Dropping back from her group of archers, Alldera said, ‘Tell me, quickly.’
‘A big sharu jumped on her horse’s rump and raked her down the back. She had an arrow in her hand, and she jabbed the point right into the sharu’s eye and killed it. They say they found her bent down from her saddle, streaming blood, trying to work the arrow back out of the eye socket, but the barb had caught, and Tico says it was the coolest thing she ever saw, but Daya was weeping and screaming the whole time and kept throwing up all the way back.’
Sorrel had come armed with a lance, not a bow, so there could be no excuse for her staying. The plain shifted and rippled with moving sharu only thirty meters off.
‘Thanks for the message,’ Alldera said. ‘Now go back.’
‘Aren’t you going to ride home and see how she is?’ Sorrel cried. ‘I could relieve you here. Jesselee says – ’
‘I’ll come like everyone else, when I’m out of arrows.’
‘But I want – ’
‘A good messenger takes back the answer as soon as she has it.’
‘I’ll tell Daya you’re all right, I’ll tell her you’ll come.’ Sorrel galloped away.
Later, Alldera found the pet fem sitting by Holdfaster Tent, her torso and one arm wound in a band of soft leather, a bloody shirt draped over her slim shoulders. She looked very white but composed, and she was stirring one of Jesselee’s pots of medicine with her free hand.
‘Poor Daya,’ Alldera said. ‘More scars.’
‘I got the arrow back.’ Daya invited her, with a graceful wave of the stirring spoon, to sit.
‘I need to change horses,’ Alldera said.
‘You need to rest,’ Jesselee said. ‘I can see the muscles in your arms jumping with fatigue. If you go right out again, you’ll only shoot wildly and make more work for others.’ She got up stiffly, laying aside the leather she had been cutting into strips. ‘I’ll go shift your saddle to a fresh horse, if I can find one.’
She limped away, chirruping to Alldera’s mount which plodded at her shoulder.
Alldera sat down with Daya in the sun outside the tent. ‘What horse were you riding?’
‘Dark Tea. She was cut badly, but Jesselee has stitched her up. Poor beast, she’ll have scars worse than mine.’
‘They could have given you something younger. I rode that horse when I was first here, years ago.’
‘That sharu jumped right up onto her. She staggered, but she didn’t fall or bolt, so I had my balance and could put some thrust behind the arrow in my hand. She’s a good, steady mount, Dark Tea. Though my dun would have been better.’
Daya stirred the steaming brew erratically. Some of it slopped over the rim of the kettle now and then and made the fire underneath hiss.
The camp was unusually quiet. Most of its inhabitants were out shooting sharu, and the childpack was confined safely in the sweat tent.
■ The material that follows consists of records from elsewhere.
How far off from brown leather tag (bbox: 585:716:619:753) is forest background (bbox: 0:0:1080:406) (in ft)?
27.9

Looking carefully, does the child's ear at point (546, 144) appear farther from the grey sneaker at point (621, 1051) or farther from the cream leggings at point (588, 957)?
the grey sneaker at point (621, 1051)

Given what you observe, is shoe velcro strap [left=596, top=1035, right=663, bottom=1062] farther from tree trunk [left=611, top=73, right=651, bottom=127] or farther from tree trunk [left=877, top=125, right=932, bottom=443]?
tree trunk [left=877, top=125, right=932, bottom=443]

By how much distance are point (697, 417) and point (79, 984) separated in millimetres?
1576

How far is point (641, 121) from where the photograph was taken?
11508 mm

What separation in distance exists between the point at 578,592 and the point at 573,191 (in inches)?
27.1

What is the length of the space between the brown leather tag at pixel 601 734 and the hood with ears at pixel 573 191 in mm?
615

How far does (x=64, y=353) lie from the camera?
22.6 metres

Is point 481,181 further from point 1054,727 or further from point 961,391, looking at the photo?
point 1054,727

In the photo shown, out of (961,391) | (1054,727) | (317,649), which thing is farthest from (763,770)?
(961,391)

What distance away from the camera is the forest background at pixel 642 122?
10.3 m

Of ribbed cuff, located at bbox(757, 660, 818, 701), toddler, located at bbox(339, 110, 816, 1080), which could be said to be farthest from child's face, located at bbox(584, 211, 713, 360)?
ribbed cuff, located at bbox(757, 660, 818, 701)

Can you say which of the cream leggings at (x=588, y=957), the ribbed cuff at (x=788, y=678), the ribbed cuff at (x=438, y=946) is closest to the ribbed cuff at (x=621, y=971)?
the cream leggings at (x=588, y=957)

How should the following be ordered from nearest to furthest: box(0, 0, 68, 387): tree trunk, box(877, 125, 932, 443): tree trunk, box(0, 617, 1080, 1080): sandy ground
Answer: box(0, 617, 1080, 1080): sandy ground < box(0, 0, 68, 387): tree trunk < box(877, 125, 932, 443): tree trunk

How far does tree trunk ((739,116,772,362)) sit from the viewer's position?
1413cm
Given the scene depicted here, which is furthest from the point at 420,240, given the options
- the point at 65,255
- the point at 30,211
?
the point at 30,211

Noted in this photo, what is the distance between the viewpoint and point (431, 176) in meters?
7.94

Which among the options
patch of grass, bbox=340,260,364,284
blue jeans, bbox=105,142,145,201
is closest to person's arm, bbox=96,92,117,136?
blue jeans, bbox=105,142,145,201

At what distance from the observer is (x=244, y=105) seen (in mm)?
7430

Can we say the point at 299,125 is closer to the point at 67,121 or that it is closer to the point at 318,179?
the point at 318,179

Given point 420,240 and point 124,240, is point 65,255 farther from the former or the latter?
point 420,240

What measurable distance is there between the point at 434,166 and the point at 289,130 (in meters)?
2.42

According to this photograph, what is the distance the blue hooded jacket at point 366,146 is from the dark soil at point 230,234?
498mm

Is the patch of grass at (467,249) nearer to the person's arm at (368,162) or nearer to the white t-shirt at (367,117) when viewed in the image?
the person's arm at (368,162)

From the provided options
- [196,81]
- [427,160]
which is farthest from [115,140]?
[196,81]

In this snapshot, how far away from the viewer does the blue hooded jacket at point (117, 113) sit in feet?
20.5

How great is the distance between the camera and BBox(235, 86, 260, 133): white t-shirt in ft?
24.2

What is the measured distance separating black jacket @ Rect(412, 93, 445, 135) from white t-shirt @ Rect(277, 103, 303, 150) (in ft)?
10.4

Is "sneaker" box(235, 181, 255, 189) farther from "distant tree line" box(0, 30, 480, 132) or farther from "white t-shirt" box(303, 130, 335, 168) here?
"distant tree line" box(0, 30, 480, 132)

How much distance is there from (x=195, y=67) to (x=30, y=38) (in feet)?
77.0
There was a faint smell of decay on the wind. Not enough sharu were swarming in this area any more to eat up their own dead.
‘How long can this last?’ Alldera muttered.
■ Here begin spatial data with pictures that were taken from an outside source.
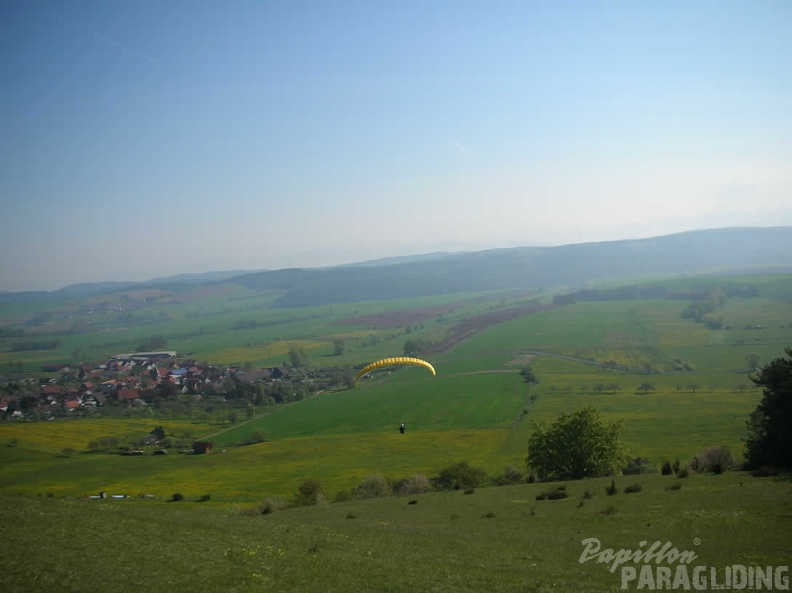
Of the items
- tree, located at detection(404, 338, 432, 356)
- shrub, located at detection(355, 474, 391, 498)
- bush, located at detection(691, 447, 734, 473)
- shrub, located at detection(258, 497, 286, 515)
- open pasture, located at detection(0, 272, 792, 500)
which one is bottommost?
open pasture, located at detection(0, 272, 792, 500)

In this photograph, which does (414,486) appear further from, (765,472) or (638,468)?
(765,472)

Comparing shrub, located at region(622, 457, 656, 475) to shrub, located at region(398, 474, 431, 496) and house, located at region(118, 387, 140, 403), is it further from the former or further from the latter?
house, located at region(118, 387, 140, 403)

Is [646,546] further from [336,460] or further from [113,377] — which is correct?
[113,377]

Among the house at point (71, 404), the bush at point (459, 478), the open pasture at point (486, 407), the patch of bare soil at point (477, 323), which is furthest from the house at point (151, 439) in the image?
the patch of bare soil at point (477, 323)

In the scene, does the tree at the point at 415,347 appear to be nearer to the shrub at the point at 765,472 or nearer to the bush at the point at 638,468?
the bush at the point at 638,468

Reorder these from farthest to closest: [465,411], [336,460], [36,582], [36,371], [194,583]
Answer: [36,371]
[465,411]
[336,460]
[194,583]
[36,582]

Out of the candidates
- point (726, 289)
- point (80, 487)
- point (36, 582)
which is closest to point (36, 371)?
point (80, 487)

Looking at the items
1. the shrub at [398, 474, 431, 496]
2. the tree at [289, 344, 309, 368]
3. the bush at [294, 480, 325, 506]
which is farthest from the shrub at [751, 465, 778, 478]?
the tree at [289, 344, 309, 368]
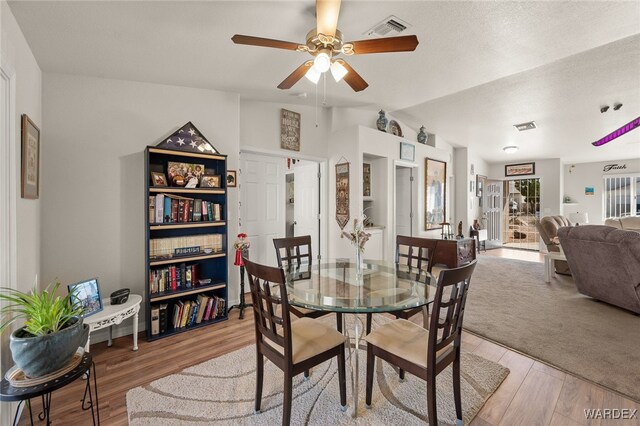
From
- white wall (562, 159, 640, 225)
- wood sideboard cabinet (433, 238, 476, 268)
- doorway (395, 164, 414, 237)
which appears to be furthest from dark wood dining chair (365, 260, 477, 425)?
white wall (562, 159, 640, 225)

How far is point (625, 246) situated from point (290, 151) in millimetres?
4061

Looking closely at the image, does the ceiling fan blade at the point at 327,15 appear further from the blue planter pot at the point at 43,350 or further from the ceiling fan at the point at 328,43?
the blue planter pot at the point at 43,350

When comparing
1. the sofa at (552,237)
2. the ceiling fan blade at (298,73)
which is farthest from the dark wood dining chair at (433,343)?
the sofa at (552,237)

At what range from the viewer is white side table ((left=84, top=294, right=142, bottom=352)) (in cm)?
220

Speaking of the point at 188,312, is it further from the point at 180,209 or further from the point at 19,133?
the point at 19,133

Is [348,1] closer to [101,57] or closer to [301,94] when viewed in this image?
[301,94]

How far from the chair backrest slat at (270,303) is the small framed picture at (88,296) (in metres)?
1.55

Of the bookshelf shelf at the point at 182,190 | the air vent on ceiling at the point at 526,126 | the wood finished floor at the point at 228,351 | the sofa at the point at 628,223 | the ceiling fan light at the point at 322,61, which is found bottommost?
the wood finished floor at the point at 228,351

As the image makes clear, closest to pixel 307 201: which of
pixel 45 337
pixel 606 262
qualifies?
pixel 45 337

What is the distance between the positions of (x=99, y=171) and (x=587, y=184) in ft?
35.7

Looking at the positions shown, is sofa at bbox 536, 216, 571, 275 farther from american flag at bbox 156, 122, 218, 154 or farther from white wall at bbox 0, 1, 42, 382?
white wall at bbox 0, 1, 42, 382

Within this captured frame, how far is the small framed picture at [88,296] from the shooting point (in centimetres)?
222

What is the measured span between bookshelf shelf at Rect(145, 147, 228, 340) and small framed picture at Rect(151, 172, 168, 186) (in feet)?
0.16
‘We needed the practice,’ Daya said. ‘We need to be thoroughly blooded before going back. It’s different, wearing armor, seeing the teeth of a ravening sharu snap shut only a hand’s breadth from your face. I feel strong – the way I did when I first learned to ride.’
Alldera leaned forward, elbows on knees, looking out past the tents at where wheeling groups of mounted archers drew gouts of dust from the plain. Her arms and chest and back ached. She felt as if she had had no rest for months. Wearily she surrendered to the inevitable subject: ‘You really mean it, don’t you. Going back,’ she said.
‘You’ve never talked about it with me,’ the pet fem said. ‘It’s been on everyone’s mind for so long. What do you think about it?’